### Source extract
┄┄┄┄┄┄┄┄┄┄┄┄┄┄┄┄┄┄┄┄

Unwavering Trump loyalty fuels ‘infectious’ rage

Both, however, remain loyalists to President Donald Trump even after he has begun trying to kill the programs they see as so constructive. Kristof describes how a kindergarten teacher grew tearful when describing the program that helped her and her son escape an abusive relationship. She is “aghast” that Trump would cut its federal funding, but she remains loyal to him.

None of the Trump supporters Kristof spoke with regretted their votes. They all said that they might even re-elect Trump. This echoes a recent poll that found only 3 percent of Trump voters would vote differently if they could do it over again.

This Tulsa Trumpism prompted an intense reaction by Kristof’s national readers. Comments beneath the article feature sentiments like the following, with 332 recommendations since April 2:

Let them hit bottom , then they might change.
I have ZERO sympathy for them. They were all pro Trump as long as it was someone else getting let them reap what they have sown..

┄┄┄┄┄┄┄┄┄┄┄┄┄┄┄┄┄┄┄┄

### Activities
[1] List every numeral that appears in the excerpt on Trump loyalty.
[2] Pick up the excerpt on Trump loyalty after its last sentence and write the next few sentences.
The listing after this point is separate material, independent of the excerpt on Trump loyalty.

### Dataset section
┄┄┄┄┄┄┄┄┄┄┄┄┄┄┄┄┄┄┄┄

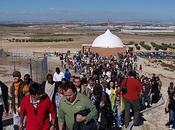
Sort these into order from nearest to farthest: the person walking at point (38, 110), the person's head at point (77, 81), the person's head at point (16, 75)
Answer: the person walking at point (38, 110) < the person's head at point (16, 75) < the person's head at point (77, 81)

┄┄┄┄┄┄┄┄┄┄┄┄┄┄┄┄┄┄┄┄

### Answers in order
[1] 3, 332, 2

[2]
I agree with Kristof that the resulting “torrent of venom” is “as misplaced as the support for Trump from struggling Oklahomans.” I’m also, “afraid that Trump’s craziness is proving infectious, making Democrats crazy with rage that actually impedes a progressive agenda.”

Trump loyalty rooted in ‘deaths of despair’

The story gets stranger with Kristof’s follow-up editorial, My Most Unpopular Idea: Be Nice to Trump Voters.

One key reason why working-class conservatives vote against their economic interests is, “the mockery of Democrats who deride them as ignorant bumpkins. The vilification of these voters is a gift to Trump,” Kristof writes.

Kristof explains, however, that the Oklahomans and others who turn to Trump deserve empathy, not ridicule. These voters seem to be reacting to the mortality rates for poorly educated whites. Such rates “have soared since 2000 and are now higher than for blacks at all education levels.” Kristof cites Angus Deaton and Anne Case of Princeton University, who say the reason is, “‘deaths of despair’ arising from suicide, drugs and alcohol.”

Kristof previously compared our state’s extreme poverty to that of Bangladesh. Meanwhile, the Washington Post compared Oklahoma’s rise in the death rate for undereducated, middle-aged Oklahomans to those of “extremely rare” upheavals, “such as Russia immediately after the collapse of the Soviet Union.”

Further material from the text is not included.